Los aliados aceptaron al final del conflicto que esos combatientes al lado de los alemanes fueran obligados a reintegrarse a la URSS, con las previsibles consecuencias en forma de fusilamientos masivos que les esperaban. Menos aceptable aún resulta el hecho de que dos millones de civiles se vieran obligados a seguirlos; se ha calculado que tan sólo una quinta parte de ellos no sufrió sanciones tras su regreso. En el momento de la victoria, no obstante, el terror no parecía tan omnipresente como en el pasado. Nunca desde la revolución, el poder soviético tuvo a su favor tantas adhesiones como después de la Segunda Guerra Mundial, principalmente por el aflojamiento de las medidas colectivizadoras y la exaltación de los ideales patrióticos. En 1945, el pueblo soviético esperaba un cambio total en lo político y también en lo material como consecuencia de la victoria. En esa fecha, en efecto, el régimen hubiera podido llevar a cabo una especie de reconciliación civil con el conjunto de la sociedad, tras el enfrentamiento que él mismo había provocado en los años veinte y treinta; a fin de cuentas, la victoria había sido la consecuencia de un gran esfuerzo colectivo.
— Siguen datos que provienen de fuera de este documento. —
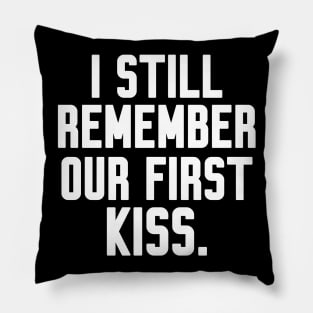 I still remember our first kiss Pillow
Así lo explicó buen número de personalidades independientes del poder político: según el escritor Pasternak, los soviéticos vivieron la Guerra Mundial como un presagio de liberación y el físico Sajarov ha escrito que "pensamos todos que el mundo de la posguerra sería soportable y humano". Pero, en realidad, lo que se produjo fue un restablecimiento de la situación previa, si bien con especiales características debidas a las circunstancias.